那桶中鮮血被柏葉這樣四處潑灑,廠房裡的血腥味就更加厚重了,而且血紅色的符文上方,竟然象蒸發的水氣一般,升騰起一層淡淡的紅霧。宇文使勁抽了抽鼻子,暗暗驚呼道:“好傢伙!用的居然是山魈血!這麼大一桶,得殺多少隻山魈啊?”
山魈又名山梟,形似人,黑色多毛,逢人便笑,其實只是一種猴類,據說山魈常與陰間惡鬼混在一起玩耍,也算是通靈的獸類了。在樑宗懍的《荊楚歲時記》中就曾經有“正月初一燃草,放爆竹以避山魈惡鬼”這樣的記載。可憐被柏葉看中其血中的邪性,招此殺生之禍。
柏葉用拖把畫出的血字越來越多,宇文仔細辨認了半天,通曉梵文的他卻完全看不懂柏葉筆下的符文,只能看出那些巨大的文字筆劃間有意無意地將擺放在地上的三十餘件法器串在了一起。這麼一個怪異的法陣,用的又是山魈血,只怕帶來的不會是什麼好事,宇文開始暗自思忖,是否應該出手阻止柏葉的行爲了。
柏葉從內向外畫去,地上的血字一直延伸到距離四面牆下僅有四五米的地方,他重重地畫下最後一鉤,桶中的鮮血也耗盡了。柏葉歪着腦袋看了看地上,似乎對自己的作品十分滿意,他哈哈一笑,將手中的拖把往牆邊一扔,居然在法陣外圍就地盤腿坐下了。
只見柏葉口中唸唸有詞,手指尖端處竟又垂下細長的紅線。宇文曾經見過柏葉用這一招式神術變幻出兇猛的白虎,心下不由一緊,不知這次柏葉又要幻化出什麼式神。
隨着垂在地面上的紅線不住地跳動,那原先用來呈放鮮血的鐵皮空桶居然也跳將起來,翻滾着落到法陣中央,砸出“噹啷”一聲脆響。
柏葉忽然暴喝了一聲:“起!”那鐵桶居然呼地一下拉長了,幻化出一個上身赤裸,腰圍布裙,高大魁偉,並一臉忿怒的怒目金剛!
“力士那羅延!”在窗外偷看的宇文忍不住低低地叫了一聲,所幸沒有被柏葉聽見。
那羅延(Nryana)在梵語中,有堅硬無比,金剛不壞的意思,自古便是佛門的護教力士。柏葉幻化出來的這尊金剛力士足有三米高,渾身飽滿虯結的肌肉還散發着鐵器般的烏黑光澤,不過這也難怪,畢竟是用鐵皮桶幻化出來的式神。

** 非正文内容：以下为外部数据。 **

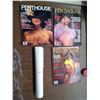 Image 1 : 3 1987 Penthouse Magazines c/w (5) pin up girl photos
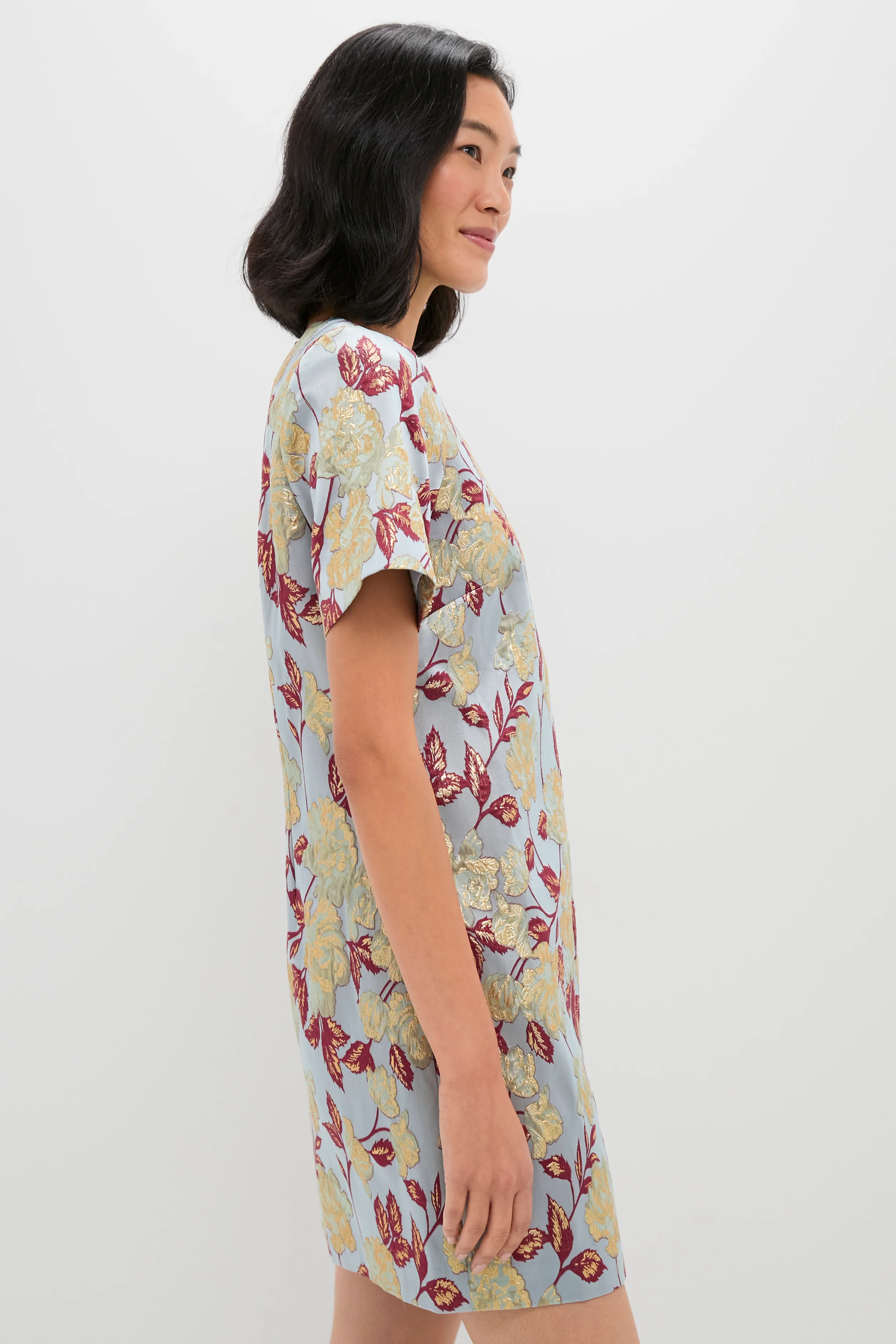 Slate Blue Winter Floral Mae Dress - Image 5
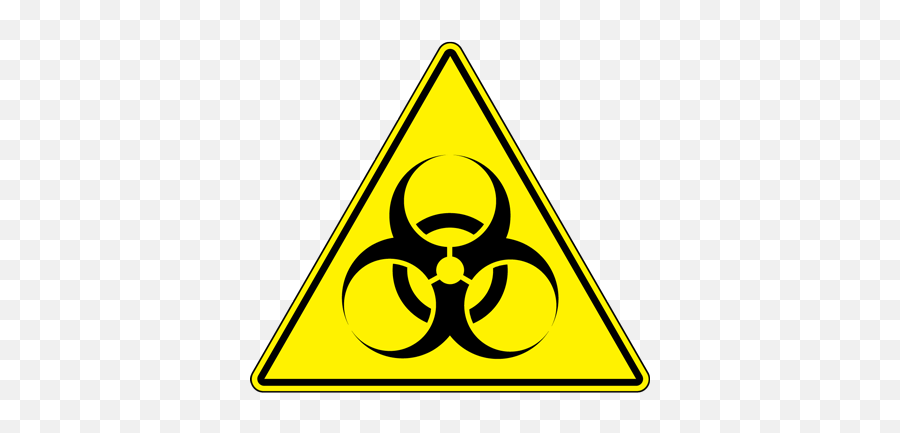 Yellow Biohazard Floor Sign Graphic Products Emoji,Toxic Symbol Transparent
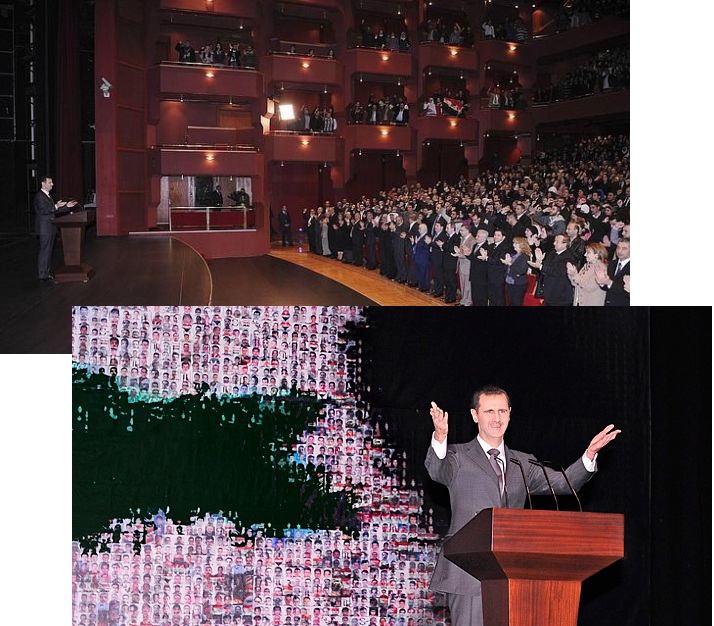 BASHAR AL-ASSAD EST&Aacute; M&Aacute;S QUE VISTO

力士那羅延在柏葉的控制之下,張開蒲扇般的大手,輕而易舉地將四個大木箱的板壁拆了下來,露出一層塑料薄膜的襯裡。當宇文看清那塑料薄膜包裹着的內容時,他吃驚的程度比看見柏葉幻化出一個金剛力士還大得多。
那四個箱子裡面所裝的,竟然是好幾件個頭不小的精密機械部件!
那羅延將手中拆下的木板隨手一甩,三米高兩米寬的厚重板壁就像幾塊泡沫一般飄了出去,撞在水泥牆上變成了碎片,雖然這那羅延只是一個式神,但它的力量也着實有如真正的金剛般驚人。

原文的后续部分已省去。